### Brief
Format the rows below as a numbered list, skipping blank lines and leaving the pictures out.

### Source records
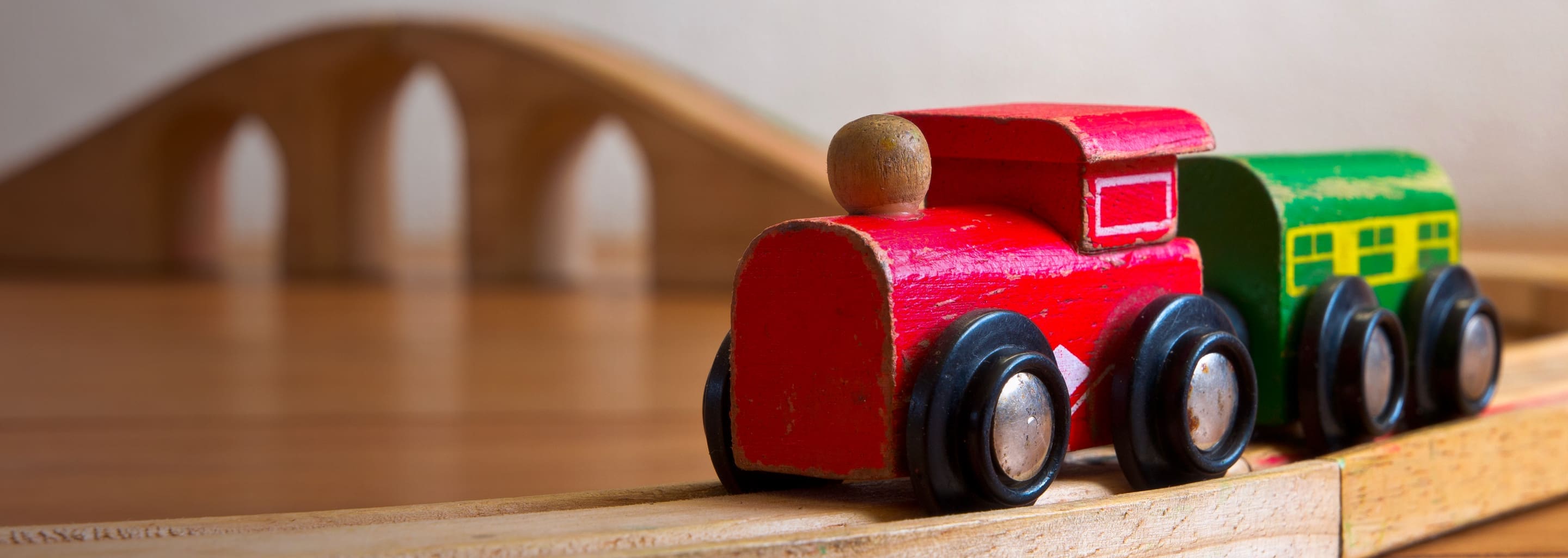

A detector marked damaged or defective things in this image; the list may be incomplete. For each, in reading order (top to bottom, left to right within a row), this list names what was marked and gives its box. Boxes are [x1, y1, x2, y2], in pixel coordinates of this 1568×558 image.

chipped red paint [897, 102, 1210, 252]
chipped red paint [731, 207, 1198, 476]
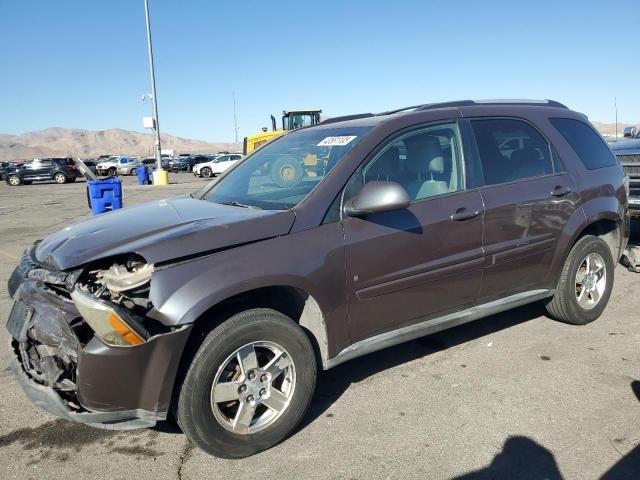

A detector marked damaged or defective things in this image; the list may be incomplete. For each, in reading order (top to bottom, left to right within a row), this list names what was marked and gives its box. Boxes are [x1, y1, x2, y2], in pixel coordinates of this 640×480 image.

crumpled hood [38, 195, 298, 270]
damaged front end [7, 246, 191, 430]
detached front bumper [6, 251, 192, 432]
exposed headlight assembly [71, 286, 148, 346]
pavement crack [176, 438, 194, 480]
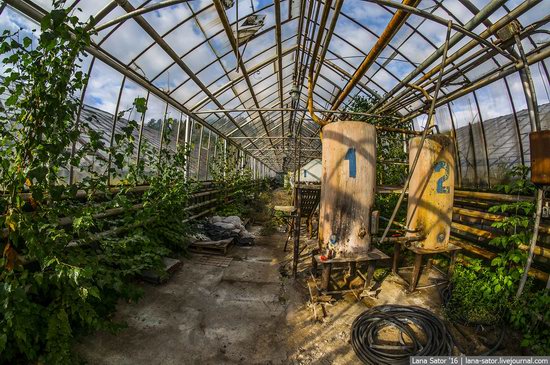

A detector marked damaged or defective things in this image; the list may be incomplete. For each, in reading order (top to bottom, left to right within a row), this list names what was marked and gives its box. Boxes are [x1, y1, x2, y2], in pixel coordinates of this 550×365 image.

rusty metal tank [322, 121, 378, 255]
rusty metal tank [406, 134, 458, 250]
rusted metal sheet [532, 131, 550, 185]
rusty metal stand [394, 242, 464, 292]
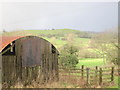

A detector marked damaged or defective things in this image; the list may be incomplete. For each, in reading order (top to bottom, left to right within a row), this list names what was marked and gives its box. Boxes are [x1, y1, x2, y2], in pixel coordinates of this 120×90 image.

rusty old barn [0, 35, 59, 87]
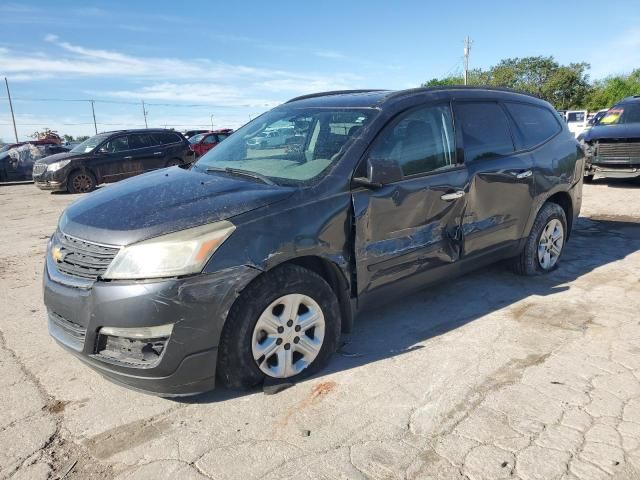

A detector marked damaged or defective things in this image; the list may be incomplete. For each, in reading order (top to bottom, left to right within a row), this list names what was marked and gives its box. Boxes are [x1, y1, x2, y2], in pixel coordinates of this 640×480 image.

damaged black suv [42, 88, 584, 396]
cracked asphalt [1, 181, 640, 480]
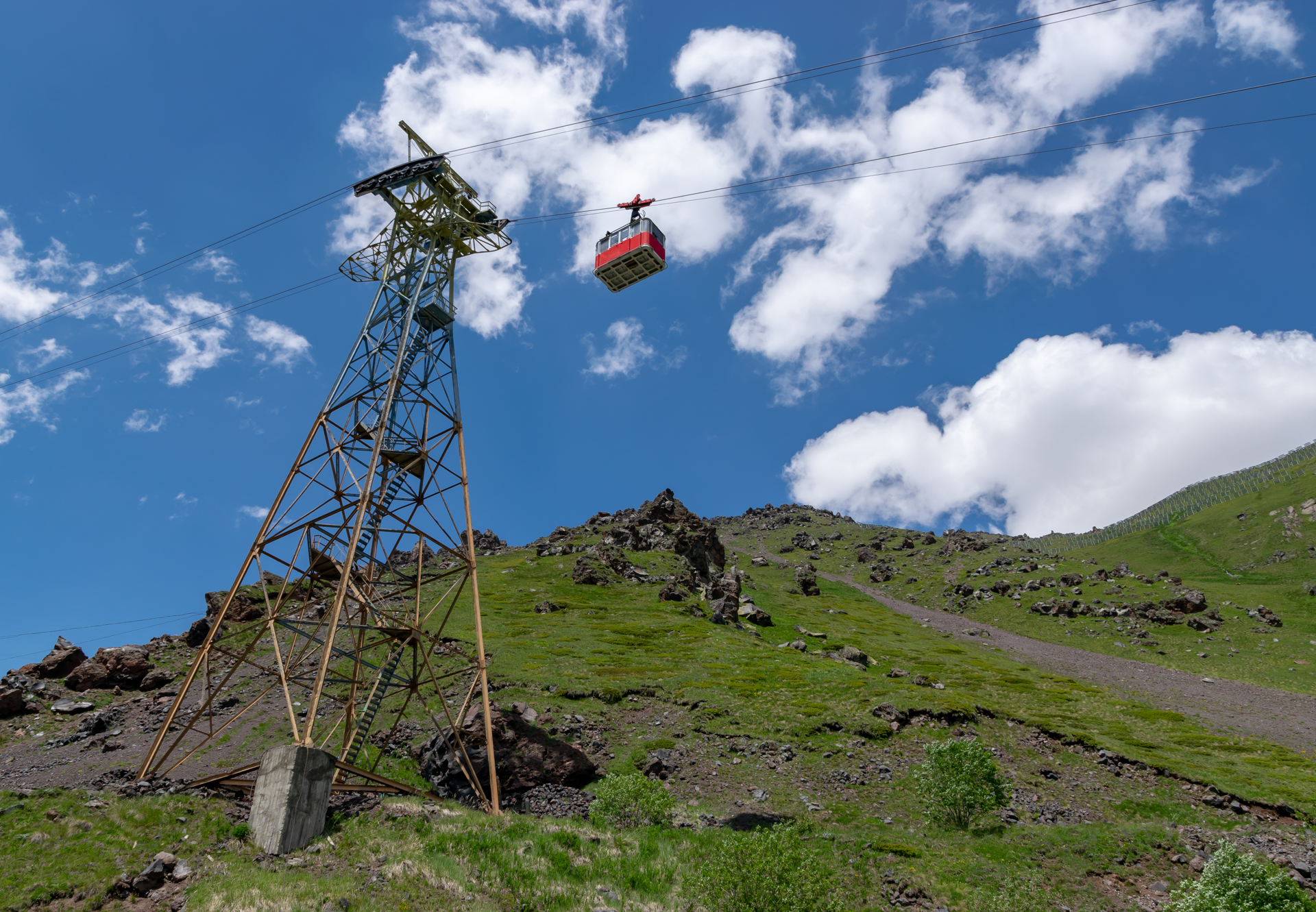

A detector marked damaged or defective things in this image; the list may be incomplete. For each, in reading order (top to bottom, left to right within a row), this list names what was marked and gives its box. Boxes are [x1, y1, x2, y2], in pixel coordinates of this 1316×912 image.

### Written solution
1. A detector marked damaged or defective things in this image; the list may be incomplete. For each, in reading order (top to bottom, left to right within a row), this list names what was marked and gives its box. Boxes are [x1, y1, x2, y2], in pixel coordinates of this 1568×558 image.
2. chipped red paint [897, 102, 1210, 252]
3. chipped red paint [731, 207, 1198, 476]
4. A detector marked damaged or defective things in this image; the list may be incomplete. For each, in reading order (top to bottom, left to right within a row), this list names what was marked and gives its box. Boxes are [x1, y1, x2, y2], in pixel coordinates of this 640×480 image.
5. crumpled hood [38, 195, 298, 270]
6. damaged front end [7, 246, 191, 430]
7. detached front bumper [6, 251, 192, 432]
8. exposed headlight assembly [71, 286, 148, 346]
9. pavement crack [176, 438, 194, 480]
10. A detector marked damaged or defective things in this image; the list may be incomplete. For each, in reading order (top to bottom, left to right within a row), this list names what was marked and gives its box. Boxes are [x1, y1, x2, y2], in pixel coordinates of this 550×365 image.
11. rusty metal tank [322, 121, 378, 255]
12. rusty metal tank [406, 134, 458, 250]
13. rusted metal sheet [532, 131, 550, 185]
14. rusty metal stand [394, 242, 464, 292]
15. A detector marked damaged or defective things in this image; the list may be incomplete. For each, in reading order (top to bottom, left to right within a row), this list names what was marked and gives its box. Boxes are [x1, y1, x2, y2], in pixel coordinates of this 120×90 image.
16. rusty old barn [0, 35, 59, 87]
17. A detector marked damaged or defective things in this image; the list may be incomplete. For each, in reading order (top to bottom, left to right within a row), this list names what was marked and gives its box. Boxes are [x1, y1, x2, y2], in pixel coordinates of this 640×480 image.
18. damaged black suv [42, 88, 584, 396]
19. cracked asphalt [1, 181, 640, 480]
20. A detector marked damaged or defective things in this image; the list may be incomplete. For each, in reading order (top to bottom, left to right within a row), this list names what was marked and gives its box. Boxes are [x1, y1, x2, y2], in pixel coordinates of this 1316×912 image.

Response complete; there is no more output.